Buck’s senior consulting actuary, Paul Butfield, details the challenges schemes will face to equalise guaranteed minimum pensions in past transfers, warning that trustees need to start this process as soon as possible.
GMP equalisation work has been ongoing since 2018, but November’s decision throws up a fresh set of challenges.
Poorly kept records and missing data will make the mammoth task of GMP transfer equalisation almost impossible in some circumstances, but that does not mean trustees should be kicking the can down the road and hoping the problem goes away.
The scale of the challenge
Equalising past transfers is an exercise so potentially complex that many of the schemes affected may have little idea of the size of the challenge they face.
Trustees should start building a plan and mapping out how they might go about locating former members
The first hurdle is tracking down and collating decades of data potentially relating to thousands of former scheme members, a task that will inevitably place a strain on already stretched trustee boards’ time and resources.
Locating affected individuals will also be no easy feat. In three decades, they may have changed address, moved overseas, changed their name, subsequently transferred into a new scheme, or died.
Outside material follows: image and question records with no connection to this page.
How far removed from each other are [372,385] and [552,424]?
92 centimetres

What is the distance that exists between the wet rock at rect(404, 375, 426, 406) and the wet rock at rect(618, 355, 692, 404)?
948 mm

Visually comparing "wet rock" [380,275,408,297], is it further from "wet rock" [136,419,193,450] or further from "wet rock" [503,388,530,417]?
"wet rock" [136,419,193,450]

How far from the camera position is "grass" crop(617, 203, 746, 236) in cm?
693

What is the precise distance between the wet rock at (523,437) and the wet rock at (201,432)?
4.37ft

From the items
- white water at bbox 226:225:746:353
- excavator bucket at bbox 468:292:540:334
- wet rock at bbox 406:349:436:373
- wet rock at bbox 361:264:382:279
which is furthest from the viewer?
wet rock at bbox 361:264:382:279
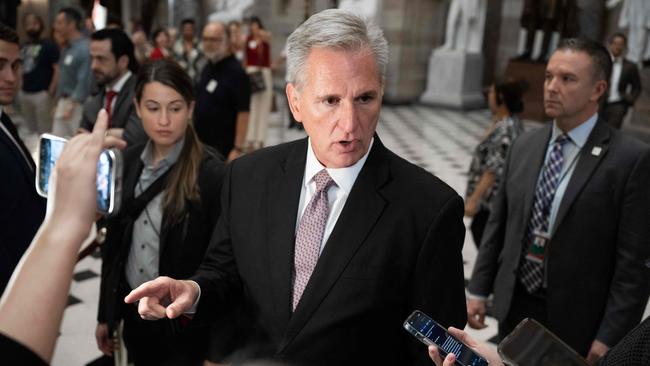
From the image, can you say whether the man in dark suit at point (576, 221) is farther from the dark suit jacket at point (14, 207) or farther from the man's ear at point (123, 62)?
the man's ear at point (123, 62)

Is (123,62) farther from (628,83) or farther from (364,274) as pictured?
(628,83)

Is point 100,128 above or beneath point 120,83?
above

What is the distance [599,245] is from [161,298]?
191 centimetres

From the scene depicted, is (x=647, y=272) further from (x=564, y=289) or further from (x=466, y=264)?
(x=466, y=264)

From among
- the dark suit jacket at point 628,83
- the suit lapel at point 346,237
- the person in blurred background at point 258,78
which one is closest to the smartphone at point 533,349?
the suit lapel at point 346,237

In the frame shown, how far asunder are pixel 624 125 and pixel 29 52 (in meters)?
11.0

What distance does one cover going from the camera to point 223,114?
5.27 metres

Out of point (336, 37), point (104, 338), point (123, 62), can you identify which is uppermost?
point (336, 37)

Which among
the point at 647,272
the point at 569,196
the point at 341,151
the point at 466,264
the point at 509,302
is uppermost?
the point at 341,151

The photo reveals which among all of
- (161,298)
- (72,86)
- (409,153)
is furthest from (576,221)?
(409,153)

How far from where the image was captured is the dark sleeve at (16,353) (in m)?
0.82

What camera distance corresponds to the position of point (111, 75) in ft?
13.7

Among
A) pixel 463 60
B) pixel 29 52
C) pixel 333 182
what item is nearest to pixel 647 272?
pixel 333 182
In some circumstances, trustees will have very little to go on, possibly just the name of a former member and the year they transferred out of the scheme. As well as locating the individual, the data used to calculate the original transfer value will need to be gathered.
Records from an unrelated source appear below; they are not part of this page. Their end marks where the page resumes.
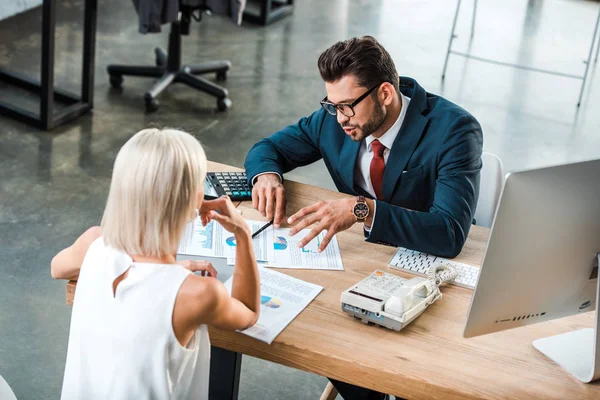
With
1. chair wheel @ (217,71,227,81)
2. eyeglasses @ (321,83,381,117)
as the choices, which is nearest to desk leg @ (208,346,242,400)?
eyeglasses @ (321,83,381,117)

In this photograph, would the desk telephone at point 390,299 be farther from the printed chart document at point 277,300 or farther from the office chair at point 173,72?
the office chair at point 173,72

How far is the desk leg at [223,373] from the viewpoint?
2.12 metres

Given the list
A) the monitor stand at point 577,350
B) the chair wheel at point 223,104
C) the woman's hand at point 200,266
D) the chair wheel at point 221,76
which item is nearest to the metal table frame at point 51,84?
the chair wheel at point 223,104

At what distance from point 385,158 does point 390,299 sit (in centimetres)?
72

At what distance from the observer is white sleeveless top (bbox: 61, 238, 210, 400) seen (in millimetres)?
1647

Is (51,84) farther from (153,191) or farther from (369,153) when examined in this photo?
(153,191)

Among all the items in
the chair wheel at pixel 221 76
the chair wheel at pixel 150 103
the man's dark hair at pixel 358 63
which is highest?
the man's dark hair at pixel 358 63

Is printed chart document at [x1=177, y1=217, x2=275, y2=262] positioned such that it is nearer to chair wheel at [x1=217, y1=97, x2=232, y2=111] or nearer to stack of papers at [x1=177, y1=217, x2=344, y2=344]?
stack of papers at [x1=177, y1=217, x2=344, y2=344]

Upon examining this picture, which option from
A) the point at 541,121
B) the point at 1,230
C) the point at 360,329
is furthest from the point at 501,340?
the point at 541,121

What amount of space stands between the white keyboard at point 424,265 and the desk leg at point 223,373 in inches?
18.6

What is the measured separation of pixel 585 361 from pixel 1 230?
2607 mm

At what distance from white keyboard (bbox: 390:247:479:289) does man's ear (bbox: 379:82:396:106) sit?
1.50ft

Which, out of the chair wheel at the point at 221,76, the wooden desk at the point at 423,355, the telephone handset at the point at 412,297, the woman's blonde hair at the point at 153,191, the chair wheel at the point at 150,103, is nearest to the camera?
the woman's blonde hair at the point at 153,191

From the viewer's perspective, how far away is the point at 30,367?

Once all the necessary data is located, schemes will still have to perform their calculations and determine how to pay their former members.
This should be more straightforward than assembling the data, but there are still problems to solve. In some cases, for instance, trustees may need to find the underlying assumptions that were used to calculate the original transfer value in order to come up with the new, adjusted value.
Trustees will also have to determine how to make the payment. For example, a former member may have transferred to a defined contribution scheme, and the new provider may not accept an extra top-up.
Delaying could be dangerous
The complexity and scale of the task, as well as a lack of clarity from the courts or guidelines from the industry, may mean that some schemes decide to put off this exercise. Postponing the data-gathering process, however, is merely delaying the inevitable and creating future problems.
The first problem is one of timing. Even for schemes that start the process now, the length of time required to gather the necessary data could mean that it may be the mid-2020s before adjusted payments are made to former scheme members.
If schemes delay on this, the GMP equalisation process will simply drag on for longer, draining schemes’ resources for years to come.
The second problem is that the longer schemes put off the data-gathering exercise, the less insight they have into the scale of the challenge they face. For many schemes, the amount of work they must do is currently unknown, but by collating the data they can begin to determine this and start incorporating the challenge into their future plans.
The final and most serious problem is the legal vulnerability of schemes. Put simply, schemes that take no steps to begin the GMP transfer equalisation process are opening themselves up to a potentially costly and damaging legal challenge. Getting the wheels moving now is both legally and financially prudent.
Making a practical start
Schemes that want to begin now will find that despite the unknowns involved, there is ample room for pragmatism in the process.
Trustees should start building a plan and mapping out how they might go about locating former members. In historic cases where member data may be lacking, trustees are expected to take reasonable steps to trace members, but they should acknowledge that this may not always be possible.
When it comes to unknown transfer value assumptions, the same principles apply. Trustees can make informed assumptions based on the market data available from the time of the transfer. Put simply, schemes need to work with the data they actually have.
As painful as it may feel, schemes should start the GMP transfer equalisation process sooner rather than later, even if it feels an arduous task for often a relatively small outcome. Industry guidance will follow, but schemes must acknowledge that although they are at the start of a long and difficult journey, they need to get going.